The Art Institute of Chicago opened its new building—completed in time for the second year of the World’s Columbian Exposition—on December 8, 1893, at the intersection of Michigan Avenue and Adams Street. For the opening reception, Theodore Thomas and the Orchestra performed Schubert’s Three Marches (from the Six Grand Marches, D. 819, orchestrated by Thomas), the second movement of Beethoven’s Second Symphony, Dvořák’s Second Slavonic Rhapsody, Goldmark’s Serenade from The Rustic Wedding, the Elegy and Waltz from Tchaikovsky’s Serenade for String Orchestra, and Wagner’s Forest Murmurs from Siegfried.
The Art Institute’s south garden was the first site of The Spirit of Music, a memorial to Thomas, originally dedicated on April 24, 1924. It was designed by architect Howard Van Doren Shaw and sculpted by Albin Polasek. Subsequently moved on multiple occasions and even temporarily presumed to be lost, the memorial ultimately was moved to Grant Park at the intersection of Michigan and Balbo avenues and rededicated on October 18, 1991, at the conclusion of the Orchestra’s centennial celebration.

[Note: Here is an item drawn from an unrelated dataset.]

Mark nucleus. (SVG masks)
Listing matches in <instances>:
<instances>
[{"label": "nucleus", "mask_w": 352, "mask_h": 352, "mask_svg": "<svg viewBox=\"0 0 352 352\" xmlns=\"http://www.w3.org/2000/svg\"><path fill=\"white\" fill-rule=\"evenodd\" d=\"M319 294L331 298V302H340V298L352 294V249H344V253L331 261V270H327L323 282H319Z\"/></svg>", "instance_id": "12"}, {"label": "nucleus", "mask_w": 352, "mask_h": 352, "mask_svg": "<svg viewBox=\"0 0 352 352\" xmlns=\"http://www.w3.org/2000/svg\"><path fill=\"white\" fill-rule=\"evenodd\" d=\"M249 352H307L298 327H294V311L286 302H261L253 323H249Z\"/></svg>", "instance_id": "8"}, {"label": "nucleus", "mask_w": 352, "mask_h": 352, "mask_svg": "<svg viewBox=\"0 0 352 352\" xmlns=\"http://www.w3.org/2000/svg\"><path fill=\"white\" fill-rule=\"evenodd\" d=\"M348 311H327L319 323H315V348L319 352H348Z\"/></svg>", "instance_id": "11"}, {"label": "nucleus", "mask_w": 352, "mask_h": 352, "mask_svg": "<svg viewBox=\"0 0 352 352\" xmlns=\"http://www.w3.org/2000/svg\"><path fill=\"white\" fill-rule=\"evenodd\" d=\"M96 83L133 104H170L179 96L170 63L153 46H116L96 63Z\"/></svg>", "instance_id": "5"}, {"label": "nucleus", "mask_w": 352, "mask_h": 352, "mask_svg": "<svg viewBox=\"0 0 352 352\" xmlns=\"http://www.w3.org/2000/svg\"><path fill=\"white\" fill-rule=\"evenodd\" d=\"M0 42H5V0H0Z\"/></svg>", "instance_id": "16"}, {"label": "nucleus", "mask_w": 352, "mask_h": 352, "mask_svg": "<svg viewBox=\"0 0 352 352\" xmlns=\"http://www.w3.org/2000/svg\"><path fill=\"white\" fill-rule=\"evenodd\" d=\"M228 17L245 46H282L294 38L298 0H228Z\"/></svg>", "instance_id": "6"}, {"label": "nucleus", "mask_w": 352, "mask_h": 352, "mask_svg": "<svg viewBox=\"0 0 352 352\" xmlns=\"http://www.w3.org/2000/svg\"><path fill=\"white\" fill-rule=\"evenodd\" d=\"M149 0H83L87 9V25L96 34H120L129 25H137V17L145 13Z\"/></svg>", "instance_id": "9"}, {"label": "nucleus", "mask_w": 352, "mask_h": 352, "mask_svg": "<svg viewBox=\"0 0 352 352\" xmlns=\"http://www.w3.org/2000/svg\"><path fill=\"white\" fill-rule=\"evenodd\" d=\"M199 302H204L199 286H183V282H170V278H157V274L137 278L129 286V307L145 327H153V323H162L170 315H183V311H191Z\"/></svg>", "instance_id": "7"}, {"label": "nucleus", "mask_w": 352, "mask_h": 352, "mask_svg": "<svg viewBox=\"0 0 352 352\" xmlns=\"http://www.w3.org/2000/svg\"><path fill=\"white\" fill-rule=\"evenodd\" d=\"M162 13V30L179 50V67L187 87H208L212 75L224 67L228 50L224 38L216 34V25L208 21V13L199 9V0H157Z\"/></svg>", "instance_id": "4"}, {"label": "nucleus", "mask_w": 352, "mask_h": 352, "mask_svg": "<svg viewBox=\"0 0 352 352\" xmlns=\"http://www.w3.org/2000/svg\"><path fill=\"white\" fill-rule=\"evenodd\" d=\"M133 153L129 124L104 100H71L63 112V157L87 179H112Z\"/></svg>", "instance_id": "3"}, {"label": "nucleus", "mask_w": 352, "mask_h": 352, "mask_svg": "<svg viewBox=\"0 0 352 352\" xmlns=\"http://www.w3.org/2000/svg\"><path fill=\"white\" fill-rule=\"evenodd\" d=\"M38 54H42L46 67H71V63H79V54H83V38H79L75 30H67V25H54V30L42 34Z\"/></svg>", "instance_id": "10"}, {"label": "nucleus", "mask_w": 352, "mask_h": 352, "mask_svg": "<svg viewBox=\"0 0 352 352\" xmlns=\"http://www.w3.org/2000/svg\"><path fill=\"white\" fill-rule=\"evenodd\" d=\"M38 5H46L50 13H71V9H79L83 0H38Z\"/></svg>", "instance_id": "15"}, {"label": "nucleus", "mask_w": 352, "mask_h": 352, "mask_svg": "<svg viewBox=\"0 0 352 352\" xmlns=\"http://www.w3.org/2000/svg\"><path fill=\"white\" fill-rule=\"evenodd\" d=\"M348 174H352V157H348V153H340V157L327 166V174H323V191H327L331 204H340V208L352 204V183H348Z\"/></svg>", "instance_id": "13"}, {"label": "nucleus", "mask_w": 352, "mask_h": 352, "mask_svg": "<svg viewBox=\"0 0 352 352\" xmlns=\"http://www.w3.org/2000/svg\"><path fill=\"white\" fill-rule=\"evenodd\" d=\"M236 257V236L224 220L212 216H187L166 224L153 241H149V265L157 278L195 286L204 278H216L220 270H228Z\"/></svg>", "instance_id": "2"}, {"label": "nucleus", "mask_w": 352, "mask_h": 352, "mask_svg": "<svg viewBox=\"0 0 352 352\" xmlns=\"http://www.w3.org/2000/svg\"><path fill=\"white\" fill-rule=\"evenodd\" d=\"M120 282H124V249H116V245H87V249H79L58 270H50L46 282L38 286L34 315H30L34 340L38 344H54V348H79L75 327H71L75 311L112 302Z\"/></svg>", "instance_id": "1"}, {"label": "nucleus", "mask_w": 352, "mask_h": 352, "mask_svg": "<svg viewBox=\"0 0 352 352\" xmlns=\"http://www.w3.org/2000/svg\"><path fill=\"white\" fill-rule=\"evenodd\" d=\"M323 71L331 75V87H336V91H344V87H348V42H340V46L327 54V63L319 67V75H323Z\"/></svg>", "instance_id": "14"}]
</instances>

Directly behind the statue is a carved frieze including images of musicians. In its center is an inscription with text culled from a telegram sent from Ignace Paderewski to Rose Fay Thomas on January 5, 1905, the day following her husband’s death. Upon hearing the news, Paderewski had written: “Scarcely any man in any land has done so much for the musical education of the people as did Theodore Thomas in this country. The nobility of his ideals with the magnitude of his achievement will assure him everlasting glory.”